More Signals vs. Causes: Business Edition

In the Wall Street Journal, Rachel Emma Silverman reports on efforts by large company managers to learn from startups.

A couple of the observations made me think of the signals vs. causes thread.

Mr. Osifchin also took note of startup-company quirks, such as the large bell that staffers rang to gather colleagues and magnums of Champagne feathered with Post-it Notes encouraging workers to meet deadlines so that the bottles could be opened.

More likely, the large bells and Champagne celebrations reflect milestone celebrations for folks that are heavily invested and stand to benefit a great deal from the company’s true success.

That success probably represents something larger than the standard large company 10 – 20% bonus that is predicated on factors other than your team’s success — like if the rest of the company delivers, or someone limits your payout to get more for their buddies.
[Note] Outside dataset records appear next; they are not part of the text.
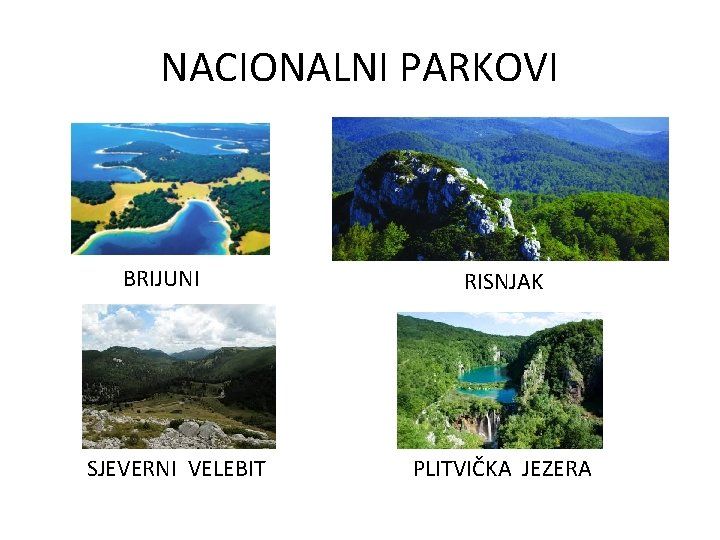 NACIONALNI PARKOVI

BRIJUNI

RISNJAK

SJEVERNI VELEBIT

PLITVIČKA JEZERA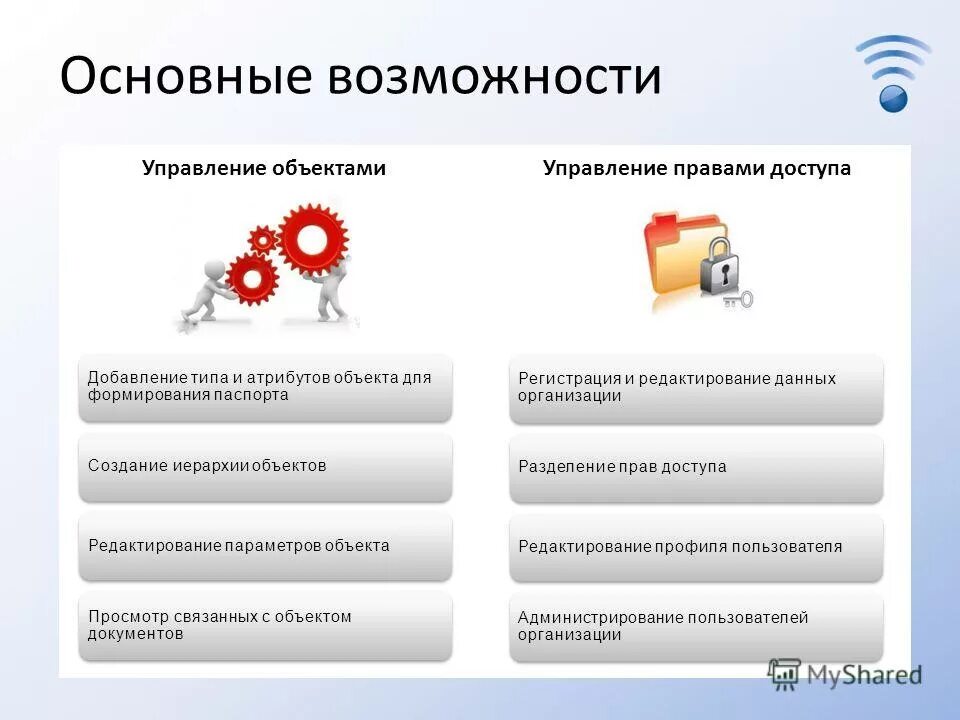 Основные возможности

Управление объектами

Добавление типа и атрибутов объекта для формирования паспорта

Создание иерархии объектов

Редактирование параметров объекта

Просмотр связанных с объектом документов

Управление правами доступа

Регистрация и редактирование данных организации

Разделение прав доступа

Редактирование профиля пользователя

Администрирование пользователей организации

MyShared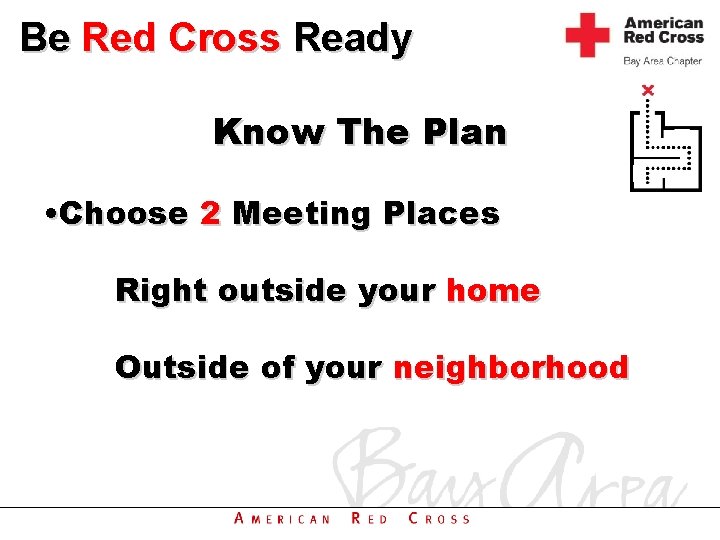 Be Red Cross Ready

American Red Cross
Bay Area Chapter

Know The Plan

•Choose 2 Meeting Places

Right outside your home

Outside of your neighborhood

Bay Area

AMERICAN RED CROSS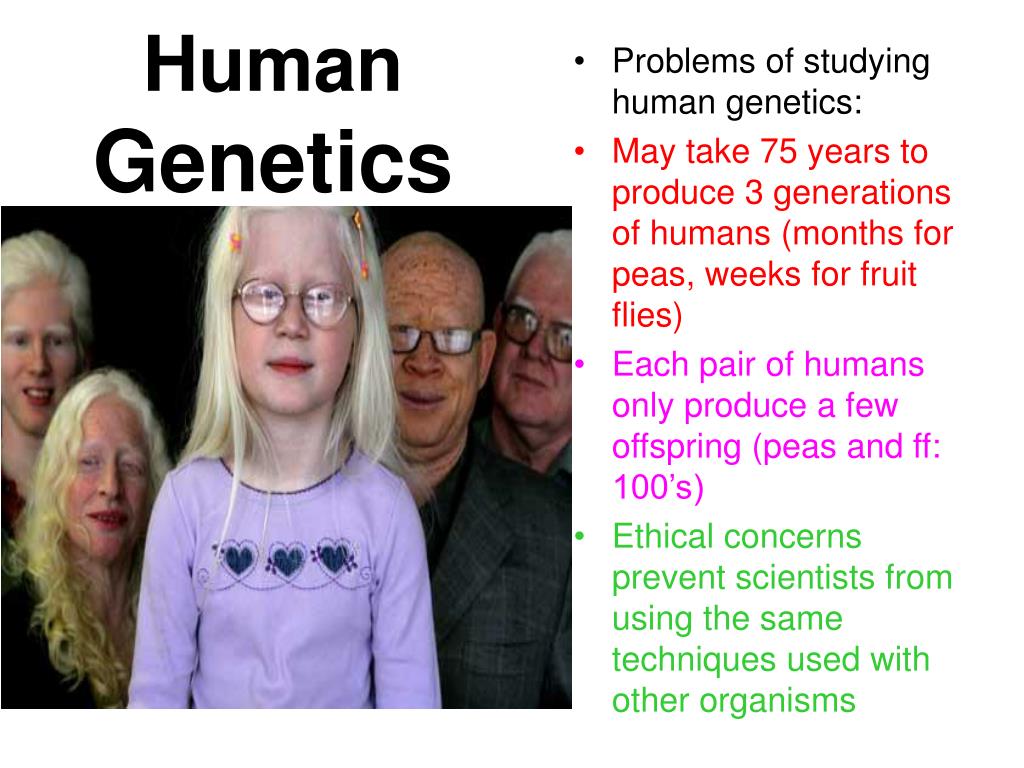 Human Genetics

• Problems of studying human genetics:
• May take 75 years to produce 3 generations of humans (months for peas, weeks for fruit flies)
• Each pair of humans only produce a few offspring (peas and ff: 100's)
• Ethical concerns prevent scientists from using the same techniques used with other organisms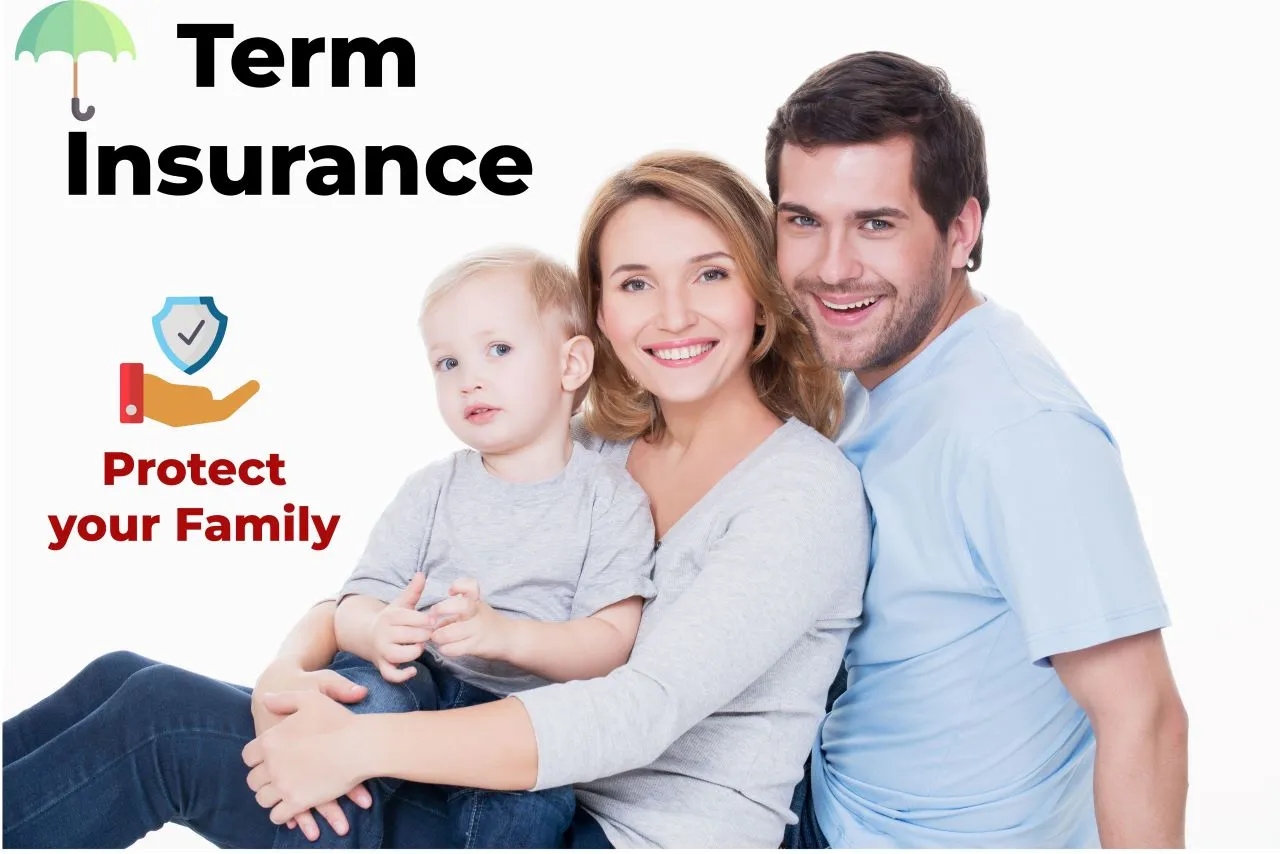 Term Insurance

Protect your Family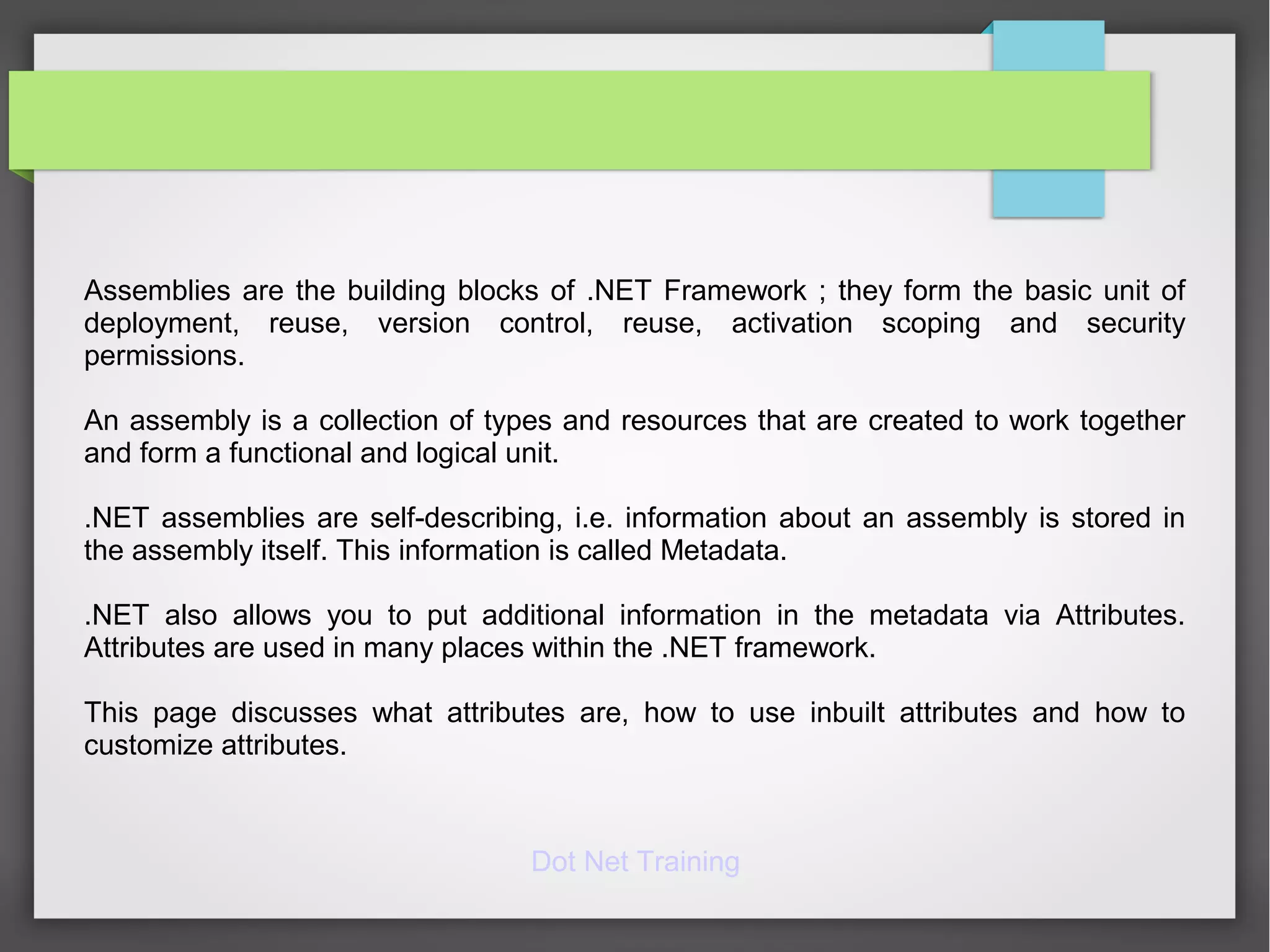 Assemblies are the building blocks of .NET Framework ; they form the basic unit of deployment, reuse, version control, reuse, activation scoping and security permissions.

An assembly is a collection of types and resources that are created to work together and form a functional and logical unit.

.NET assemblies are self-describing, i.e. information about an assembly is stored in the assembly itself. This information is called Metadata.

.NET also allows you to put additional information in the metadata via Attributes. Attributes are used in many places within the .NET framework.

This page discusses what attributes are, how to use inbuilt attributes and how to customize attributes.

Dot Net Training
In other words, they don’t work better because of the bells and champagne. They work better because of the incentives. The bells and champagne just help them blow off the steam that comes with that kind of effort.

Here’s another one:

After comparing notes, the executives found that senior managers at the startups spent a significant amount of time in product meetings, says Brad Smith, Intuit’s CEO. That observation led the company to decide its executives should spend more time in the product-development trenches, says spokeswoman Cassie Divine.

More likely, senior managers at startups are the original founders of the product and they have a good idea of what they want it to become.

Senior managers at large companies achieved their status with bully bureaucrat skills, not delivering what the customer wants. Put these guys in the trenches and they’ll feel the need to dominate the discussion and show all the underlings why they’re the big-shots.

What is your company focused on? Startups fail. Big businesses fail. Big businesses were once startups that got a hold of a valuable enough value proposition to sustain itself.

But, if you want to learn something from successful startups, learn this. They respond and evolve to what customers want, not what a steering committee full of empty suits who are far removed from their customer base wants. They have to survive.

The senior leaders of startups are closer to their customers. They probably started off solving a problem they were experiencing and discovered others experienced the same problem and were willing to pay for a fix.

Leaders of steering committees will say they are focused on what customers want. They don’t recognize what they really mean is they are focused on the stylized, segmented, homogenized interpretation of what the steering committee members want the customer to want.

Want to replicate a startup? Remove as many obstacles to getting a true read on the customers’ response as possible.

Then, get the startup people out of corporate and give them some rope. If they succeed, the rewards should be rich. If they fail, they shouldn’t get a paycheck. They should lose something.

From the story, I’ll give credit to GE for doing more than mistaking signals for causes:

General Electric Co.’s “GE Garages,” created in partnership with four tech startups, are roaming workshops that allow GE’s own workers and visitors to tinker and noodle together on new products. GE also began a companywide venture-capital initiative earlier this year, making the firm an investor and partner in some 60 startups.